Gewerkschaften und Wohlfahrtsverbände stehen den ausländischen Arbeitskräften und Unternehmen ebenfalls zur Seite. Doch diese Infrastruktur ist massiv bedroht: Gerade die Anbieter von Migrationsberatungsstellen brauchen nicht nur eine ausreichende finanzielle Förderung – diese deckt gerade das Minimum ab. Sondern sie brauchen eigentlich noch mehr Ressourcen, um der steigenden Nachfrage gerecht werden zu können. Ein Weg für die Zukunft können Zusammenschlüsse von Sozialpartnern, Gewerkschaften und Unternehmen vor Ort sein, die gemeinsam und nach genossenschaftlichem Prinzip die Integrationsinfrastruktur in den Kommunen ergänzen und stützen.
Auf die Stay-Faktoren kommt es an
In der öffentlichen Debatte müssen wir dringend weniger über sogenannte „Pull“-Faktoren sprechen. Die „wahren Pull-Faktoren“ heißen: Frieden, Demokratie und Meinungsfreiheit, soziale Absicherung bis ins Alter und Rechtsstaatlichkeit.
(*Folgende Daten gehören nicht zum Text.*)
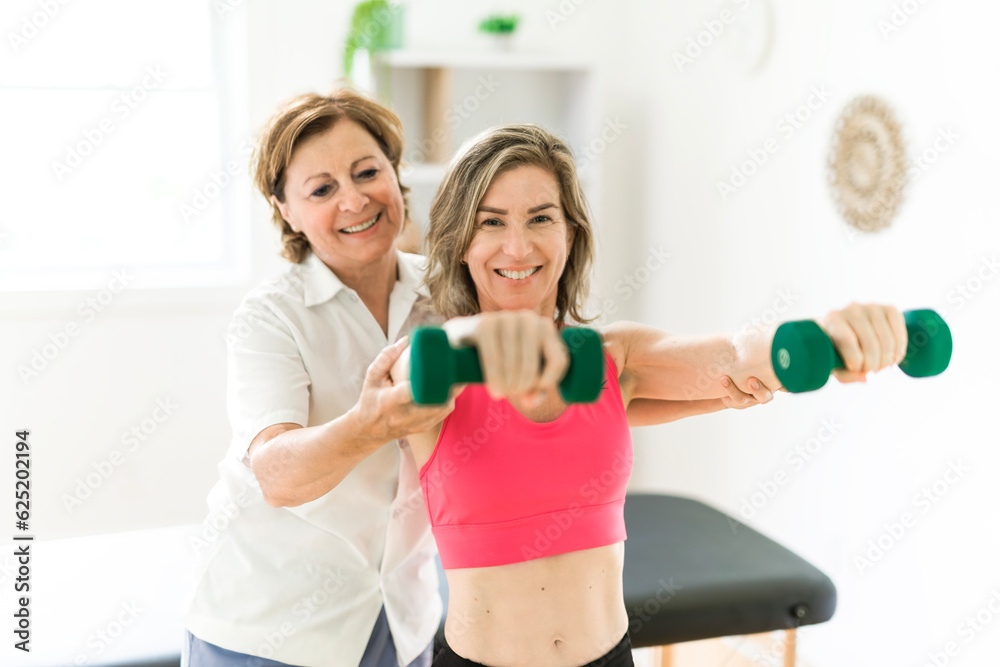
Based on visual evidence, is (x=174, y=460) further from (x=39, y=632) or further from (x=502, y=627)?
(x=502, y=627)

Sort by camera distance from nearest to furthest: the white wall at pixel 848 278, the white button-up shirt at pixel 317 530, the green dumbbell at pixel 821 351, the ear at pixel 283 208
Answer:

Doch wie sehen die Stay-Faktoren aus, die die Menschen dazu bringen, langfristig Fuß in Deutschland zu fassen und nicht schon nach wenigen Jahren wieder zu gehen?
Es geht um die Anerkennung und den Respekt vor den ganz individuellen Lebensentscheidungen jener Menschen: Sie haben sich entschieden Teil unserer Gemeinschaft zu sein – nicht nur mit den bekannten Pflichten, sondern ganz besonders auch mit ihren Rechten. Bringen wir ihnen das Vertrauen entgegen, dass auch sie ein ehrliches Interesse daran haben, dass wir alle gut miteinander auskommen. Zeigen und geben wir ihnen die Räume, in denen das möglich ist und ermutigen wir sie, selbst ihre Stimmen und Sichtweisen einzubringen. An Mut oder Zuversicht wird es ihnen jedenfalls nicht mangeln – sonst wären sie nicht hier.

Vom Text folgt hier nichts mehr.